Titre original : Bullet In The Head – Die xue jie tou – 喋血街頭
1990 – Hong Kong
Genre : Drame / Guerre
Durée : 2h16
Réalisation : John Woo
Musique : Romeo Diaz et James Wong
Scénario : John Woo et Patrick Leung
Avec Tony Leung Chiu-Wai, Jacky Cheung, Waise Lee, Simon Yam, Fennie Yuen et Yolinda Yan
Synopsis : Hong Kong, 1967. Paul, Ben et Frank sont trois amis d’enfance qui trainent toujours ensembles. Le jour du mariage de Ben, Frank est agressé par des malfrats. Pour se venger, Ben et Frank attaquent le malfrat, et, accidentellement, le tue… Forcés de fuir Hong Kong, les trois amis partent au Vietnam pour travailler pour un parrain local. Ils y rencontrent Luke, un tueur, qui leur propose de faire un casse. La descente dans l’enfer de la guerre commence pour les trois amis.
Commençant dans les années 70, John Woo a petit à petit réussi à sortir du lot pour faire ce qu’il voulait vraiment faire : des polars. Mais des polars avec de vrais personnages forts, et des thèmes tels que l’amitié. Ainsi naquit en 1986 A Better Tomorrow (Le Syndicat du Crime), produit par Tsui Hark. Gros succès partout dans le monde, Hark demanda une suite, bien en deçà de l’original, arrivant tout juste un an après. Après ce projet purement commercial, John Woo peut enfin faire ce qui lui plaît, mais le public de Hong Kong ne suit pas, restant bloqué sur A Better Tomorrow, et le personnage de Mark, joué par Chow Yun-Fat. Qu’à cela ne tienne, John Woo livre en 1989 l’un de ces meilleurs films avec The Killer, avant d’enchaîner dés l’année suivante sur son film le plus personnel, mais probablement également le plus dur et le plus violent, alors que de prime abord, Une Balle dans la Tête est un drame. Mais quel drame ! Situant son action en 1967 pendant les émeutes à Hong Kong, puis au Vietnam, en plein pendant la guerre, John Woo nous dépeint dans la première partie le quotidien de trois amis inséparables. Nous avons Ben, joué par le toujours excellent Tony Leung, habitué des films de Wong Kar-Wai, ou encore la trilogie Infernal Affairs, dans le rôle du futur marié. A ses côtés, il y a Frank, joué par Jacky Cheung, qui enchaînait alors les films à la vitesse de l’éclair, découvert par beaucoup en1988 dans le polar Tiger Cage de Yuen Woo-Ping, ou dans As Tears Go By de Wong Kar-Wai, un jeune homme un peu simple, mais toujours fidèle à ses amis. Et pour finir, nous avons Paul, joué par Waise Lee, déjà vu dans A Better Tomorrow, sans doute le plus solitaire, et finalement, le plus égoïste du groupe. Ces trois amis sont inséparables, partageant tout, de leurs joies les plus enfantines jusqu’aux règlements de compte les plus violents. L’honneur et l’amitié avant tout, ce n’est pas nouveau chez John Woo, ces films précédents traitaient déjà de ce sujet.

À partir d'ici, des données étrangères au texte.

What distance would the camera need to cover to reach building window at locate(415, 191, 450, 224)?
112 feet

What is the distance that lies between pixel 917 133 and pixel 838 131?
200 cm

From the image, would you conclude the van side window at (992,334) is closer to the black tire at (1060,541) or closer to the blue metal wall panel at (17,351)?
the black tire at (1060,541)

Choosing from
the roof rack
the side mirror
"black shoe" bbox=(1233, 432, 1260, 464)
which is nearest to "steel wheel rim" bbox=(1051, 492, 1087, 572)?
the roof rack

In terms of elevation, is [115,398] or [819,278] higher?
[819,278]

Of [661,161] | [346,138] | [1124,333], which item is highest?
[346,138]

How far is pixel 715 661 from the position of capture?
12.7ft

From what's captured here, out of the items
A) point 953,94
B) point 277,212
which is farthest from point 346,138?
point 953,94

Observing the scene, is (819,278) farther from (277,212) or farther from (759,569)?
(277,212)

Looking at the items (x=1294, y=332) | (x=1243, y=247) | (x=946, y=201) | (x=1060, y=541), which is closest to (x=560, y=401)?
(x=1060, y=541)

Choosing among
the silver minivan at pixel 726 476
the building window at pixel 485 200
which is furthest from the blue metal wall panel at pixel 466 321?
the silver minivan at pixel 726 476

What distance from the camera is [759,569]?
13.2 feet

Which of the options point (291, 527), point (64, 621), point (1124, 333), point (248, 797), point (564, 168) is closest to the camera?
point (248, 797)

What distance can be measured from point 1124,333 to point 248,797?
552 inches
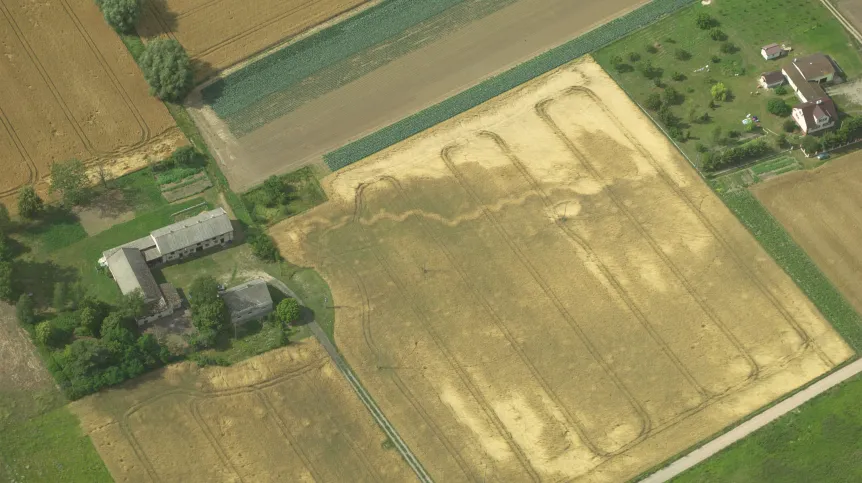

Seulement là où dans ces précédentes œuvres, l’amitié était capable de faire des miracles, l’amitié était plus forte que tout le reste, John Woo va en quelque sorte faire l’opposé ici, amenant, passé la première partie, ses personnages en enfer, l’enfer du Vietnam. Forcés de fuir Hong Kong, Ben, Frank et Paul arrivent là-bas, en pleine guerre, et vont tenter de survivre au chaos. La plus grande force d’Une Balle dans la Tête est belle et bien sa dramaturgie. Le film est incroyablement bien écrit, tout comme les personnages, véhiculant des émotions fortes. La seconde partie du récit, celle de la guerre, pure et simple, sera très forte, avec l’arrivée de nouveaux personnages, en particulier Luke, joué par un comme toujours parfait Simon Yam, dans le rôle d’un tueur qui va aider la bande, mais également Sally Yen, une chanteuse retenue prisonnière, droguée, jouée par Yolinda Yan, n’ayant en tout que 7 films à son actif. Dommage, puisqu’elle s’avère convaincante et extrêmement jolie à l’image, parfait pour son rôle de « poupée brisée ». Les personnages, malgré certains stéréotypes, sont une des forces du métrages, et si on pourra encore dire que par moment, Jacky Cheung en fait un peu trop, l’ensemble est crédible et suffisamment prenant pour que le spectateur soit happé dans l’histoire, et concerné par cette lente descente aux enfers, qui n’épargne rien, n’y personne. Les fusillades, marque de fabrique de John Woo depuis 1986, sont bien entendu de la partie, même si elles se font rares, mais il n’a point besoin d’en abuser ici (contrairement à A Better Tomorrow 2) puisque le reste du film contient suffisamment de choses pour nous tenir en haleine. La tension monte crescendo pour ne jamais nous lâcher, jusqu’à une scène dure mais résolument culte où les trois amis sont capturés, et où John Woo s’amuse enfin à briser sa thématique de l’amitié. Finalement, dans Une Balle Dans La Tête, c’est le plus gentil qui déguste, et celui qui est prêt à sacrifier les autres qui s’en sort. Triste constat, pourtant réaliste et de plus en plus d’actualité quand on regarde la mentalité des gens de plus près.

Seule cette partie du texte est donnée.